After one loss to Duke, he was asked what he felt about the Blue Devils’ complementary players, and not their stars, making the key, decisive plays. Prosser knew the backgrounds of every player on Duke’s roster, and knew how hard so many coaches had recruited them for their own programs.
“Well those other guys, it’s not like they’re plumbers,’’ Prosser said. “Not that there’s anything wrong with plumbers.’’
Next time I saw him, I asked if his house had been picketed by the local plumbers union. He laughed heartily.

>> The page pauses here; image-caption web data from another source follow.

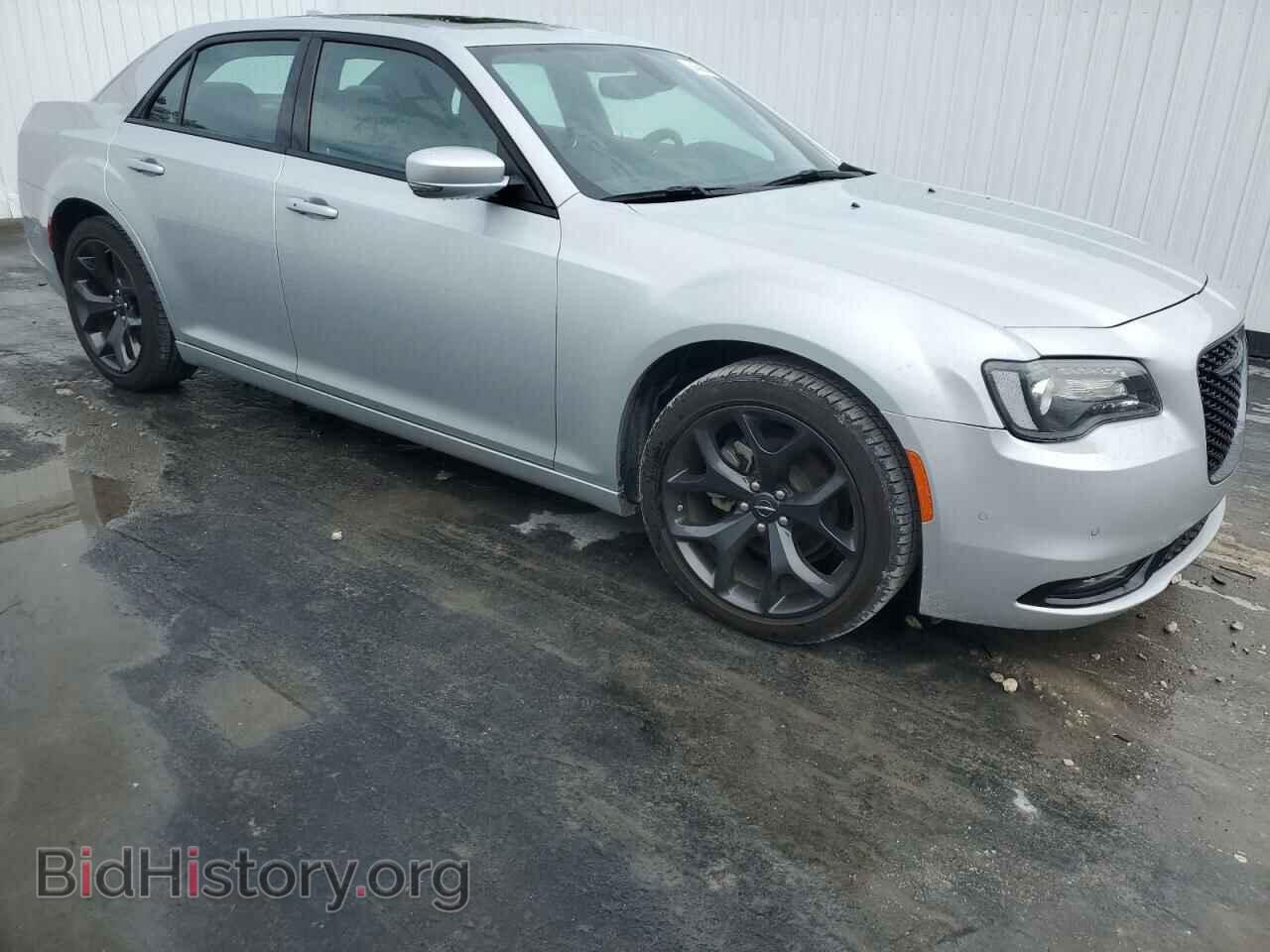 2023 CHRYSLER 300 - VIN: 2C3CCABG6PH633374 - Фото 4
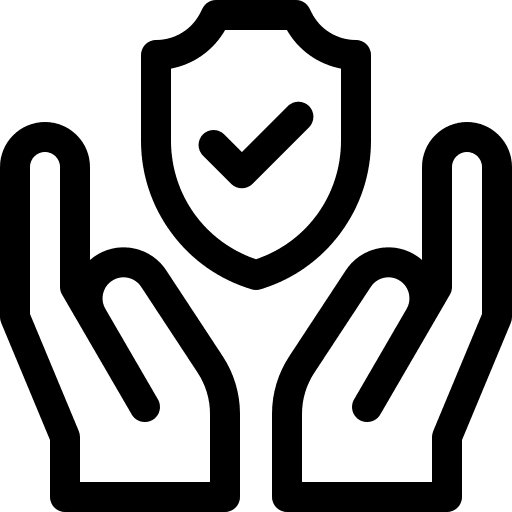 Hands clean sanitary healthcare and medical icon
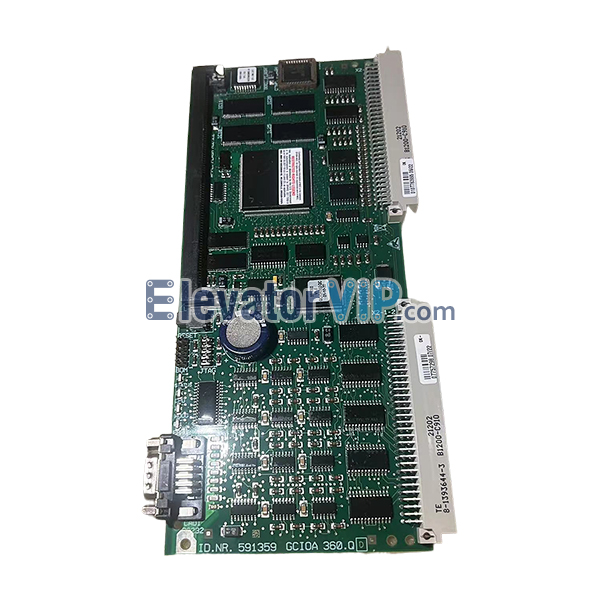 Elevator Board, ID.NR.591359, GCIOA 360.Q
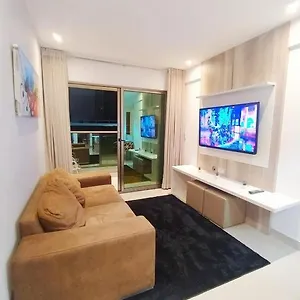 Apartamento Premium Flat Calma - Pontanegra, Natal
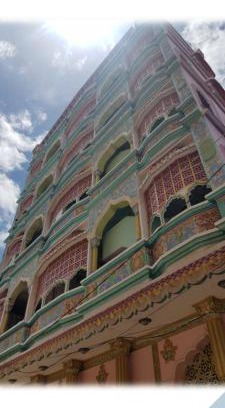 Hyderabad Apartamento | shikary's palace near charminar
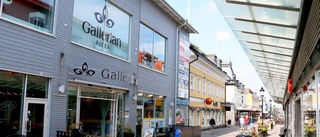 Knarkaffärer på Gallerian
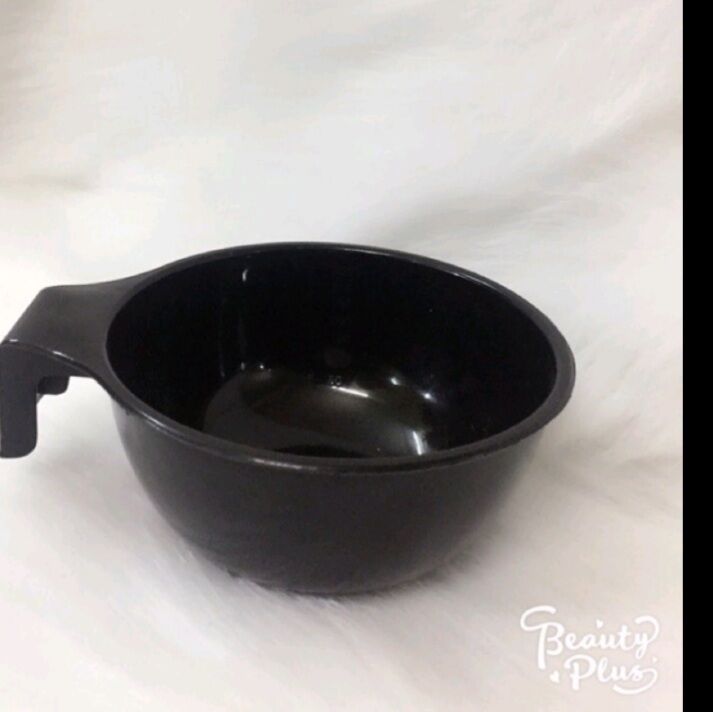 Chén nhuộm, cọ nhuộm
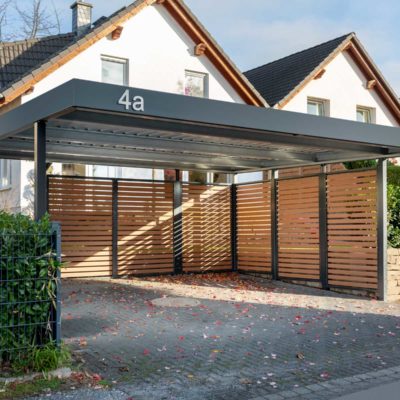 Carports & mehr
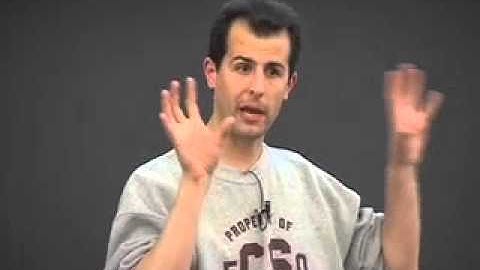 Lecture 11: Security - CSCI E-75 Spring 2009 - Harvard Extension School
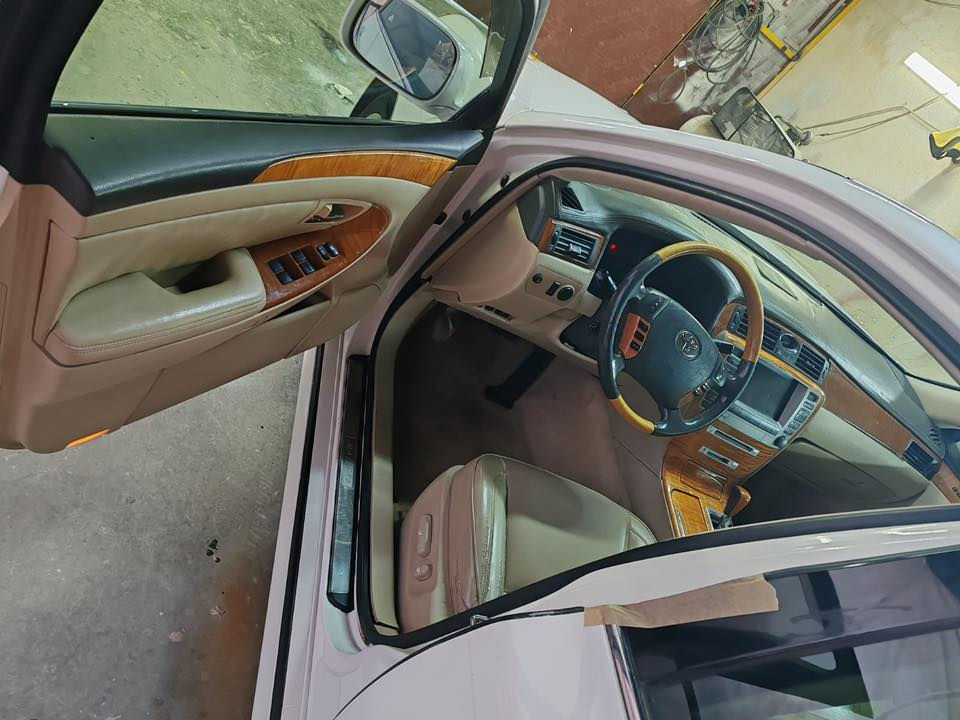 ماجسته موديل 2007 حاجزله سياره كصه قماره كفاله محرك كير اتصل ع رقم ***********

Prosser was not perfect. Imagine that. He was human. He couldn’t lose, at least not well. A darkness descended after a tough loss, over him and those around him. But he would shake it off and by the next practice would be back on the balls of his feet, ready to coach, ready to make his team better.
And he could be hard, extremely hard, on his players. He knew had to be. College basketball is a tough sport. Playing Duke in Cameron Indoor Stadium is not like competing in shuffleboard at the Lazy Days Retirement Home.
A favorite quote he repeated on occasion was from Emerson, which stated “Our chief want is someone who will inspire us to be what we know we could be.’’
One day one of his players was having a rough practice. After about the fifth mistake, Skip stopped a scrimmage.
“A minute ago I saw you get your (rear) beat down at that end of the court,’’ he blurted. “Now I see you get your (rear) beat at this end of the court. There’s no where I can go on this court I haven’t seen your (rear) beat.’’
Some might see that as abusive. I didn’t. But what I did see, about five minutes later, was Skip saddle up next to the player, say something consoling in his ear and give him a pat on the back.
There were times, during post-game press conferences, that I would ask him a question that provoked a sharp, some might say, sarcastic response. Invariably he would find me after the press conference.
“Disco, I wasn’t trying to be smart there,’’ he’d say. “I’m sorry if it came out that way.’’
Skip Prosser needed to be right with those around him. It was important to him. And when he died Thursday, I’d have to say he was as right with the world as anyone I’ve ever known.